■ Trecho selecionado
A eleição proporcional, para deputados e senadores, confirma essa análise geral. De um lado, nós temos um aumento da bancada progressista, de esquerda, com PT, PSOL, PV e PCdoB ampliando as suas bancadas, tanto do ponto de vista quantitativo, quanto do ponto de vista qualitativo, no sentido de ampliar a diversidade e a representatividade. Tivemos a eleição de parlamentares importantes: trans, mulheres, negros e negras, indígenas. E de outro lado, nós temos um aumento bastante expressivo da extrema direita. Foram eleitos 99 deputados federais pelo Partido Liberal, partido do Bolsonaro. E esses números também se manifestaram no Senado, com o aumento da bancada do PL, com oito a mais do que a bancada atual, totalizando 15 senadores, enquanto a esquerda e as forças progressistas também tiveram um aumento, mas em uma proporção menor.
Isso revela que a maior derrota desse processo eleitoral é da direita tradicional, que foi substituída pela extrema direita. Para termos uma ideia, em termos de números, a governabilidade hoje no Congresso, a gente tem 122 parlamentares eleitos vinculados a coligação Brasil da Esperança, do presidente Lula. Nós temos uma bancada de 187 deputados federais vinculados ao Bolsonaro e aos partidos que o apoiam. E 204 deputados “independentes”, que integram o Centrão. Então, é uma governabilidade complexa, difícil pro presidente Lula sendo eleito. O que coloca um desafio de diálogo, de constituir uma coalizão democrática, que aglutine uma frente ampla contra o fascismo.
Mas essa governabilidade não pode se dar exclusivamente no Congresso Nacional. Então, um futuro governo Lula, além da governabilidade institucional, no Congresso Nacional, vai ter que constituir uma governabilidade popular, na sociedade, ampliando os vínculos com as massas e convocando o povo brasileiro a participar ativamente da política, além do processo eleitoral. Para a gente conseguir construir uma força social necessária que enfrente o neofascismo.
A maior derrota desse processo eleitoral é da direita tradicional, que foi substituída pela extrema direita
Em relação à Bahia, como que a gente pode entender o cenário estadual com esse segundo turno entre a oligarquia carlista e a possibilidade de um novo governo petista?

■ Tarefa proposta a
Transcreva a parte do trecho sobre as eleições que começa em "Mas essa governabilidade" e termina em "enfrente o neofascismo.".
O trecho e os registros não têm relação entre si.

Perguntas sobre cenas retratadas
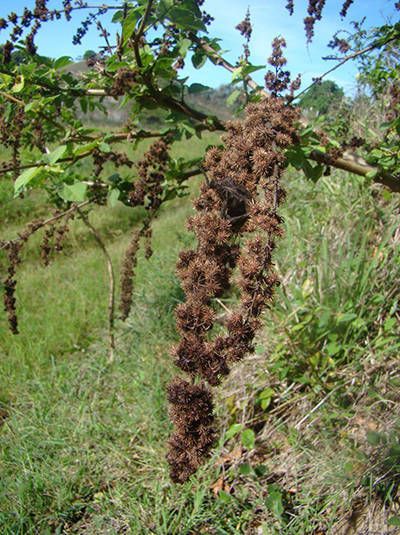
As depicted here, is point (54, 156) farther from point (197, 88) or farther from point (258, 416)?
point (258, 416)

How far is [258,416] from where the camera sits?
272cm

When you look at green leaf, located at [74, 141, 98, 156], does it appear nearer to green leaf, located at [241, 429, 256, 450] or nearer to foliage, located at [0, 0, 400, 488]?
foliage, located at [0, 0, 400, 488]

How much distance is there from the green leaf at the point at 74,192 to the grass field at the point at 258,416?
0.95m

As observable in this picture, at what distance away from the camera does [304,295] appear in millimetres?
3043

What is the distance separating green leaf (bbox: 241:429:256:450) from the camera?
2.43m

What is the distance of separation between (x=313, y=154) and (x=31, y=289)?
4256 mm

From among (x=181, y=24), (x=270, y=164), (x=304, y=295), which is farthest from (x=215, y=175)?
(x=304, y=295)

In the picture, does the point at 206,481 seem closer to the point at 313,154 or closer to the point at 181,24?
the point at 313,154

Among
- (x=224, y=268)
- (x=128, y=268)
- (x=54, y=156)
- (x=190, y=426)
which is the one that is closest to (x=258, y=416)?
(x=128, y=268)

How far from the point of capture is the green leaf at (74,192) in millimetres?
1580

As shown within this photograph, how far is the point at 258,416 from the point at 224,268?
202cm

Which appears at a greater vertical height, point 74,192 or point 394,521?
point 74,192

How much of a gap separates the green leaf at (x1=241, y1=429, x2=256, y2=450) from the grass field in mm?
10

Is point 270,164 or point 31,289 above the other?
point 270,164
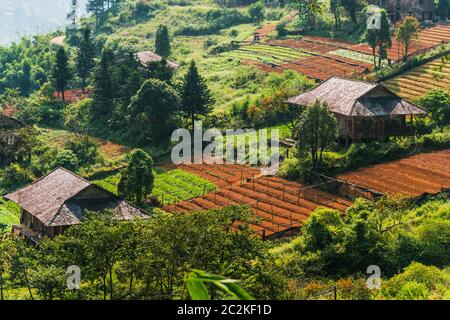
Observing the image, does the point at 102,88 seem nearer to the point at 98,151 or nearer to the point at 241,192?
the point at 98,151

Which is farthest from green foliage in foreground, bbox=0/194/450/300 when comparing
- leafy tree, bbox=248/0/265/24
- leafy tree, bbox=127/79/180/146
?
leafy tree, bbox=248/0/265/24

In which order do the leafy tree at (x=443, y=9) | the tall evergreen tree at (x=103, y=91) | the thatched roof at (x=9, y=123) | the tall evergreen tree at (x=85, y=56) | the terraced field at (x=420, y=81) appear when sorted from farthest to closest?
the leafy tree at (x=443, y=9) < the tall evergreen tree at (x=85, y=56) < the tall evergreen tree at (x=103, y=91) < the thatched roof at (x=9, y=123) < the terraced field at (x=420, y=81)

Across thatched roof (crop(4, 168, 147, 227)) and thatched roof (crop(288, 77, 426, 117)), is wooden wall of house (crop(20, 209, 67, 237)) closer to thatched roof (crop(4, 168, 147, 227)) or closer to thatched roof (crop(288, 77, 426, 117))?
thatched roof (crop(4, 168, 147, 227))

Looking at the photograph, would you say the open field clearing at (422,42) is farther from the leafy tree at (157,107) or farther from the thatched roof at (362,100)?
the leafy tree at (157,107)

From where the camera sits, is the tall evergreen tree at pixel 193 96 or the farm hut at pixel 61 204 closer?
the farm hut at pixel 61 204

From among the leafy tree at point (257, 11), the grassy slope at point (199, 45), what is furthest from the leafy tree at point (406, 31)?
the leafy tree at point (257, 11)

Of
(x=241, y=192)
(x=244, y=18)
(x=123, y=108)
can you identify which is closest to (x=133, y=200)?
(x=241, y=192)

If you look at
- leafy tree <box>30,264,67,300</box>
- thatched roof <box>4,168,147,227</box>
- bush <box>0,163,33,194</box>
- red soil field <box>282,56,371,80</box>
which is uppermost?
leafy tree <box>30,264,67,300</box>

■ Tarefa proposta b
Localize nos registros cada linha em que aparece a palavra "farm" e copie essas linhas.

■ Resolução detalhada a
Mas essa governabilidade não pode se dar exclusivamente no Congresso Nacional. Então, um futuro governo Lula, além da governabilidade institucional, no Congresso Nacional, vai ter que constituir uma governabilidade popular, na sociedade, ampliando os vínculos com as massas e convocando o povo brasileiro a participar ativamente da política, além do processo eleitoral. Para a gente conseguir construir uma força social necessária que enfrente o neofascismo.

■ Resolução detalhada b
From where the camera sits, is the tall evergreen tree at pixel 193 96 or the farm hut at pixel 61 204 closer?
the farm hut at pixel 61 204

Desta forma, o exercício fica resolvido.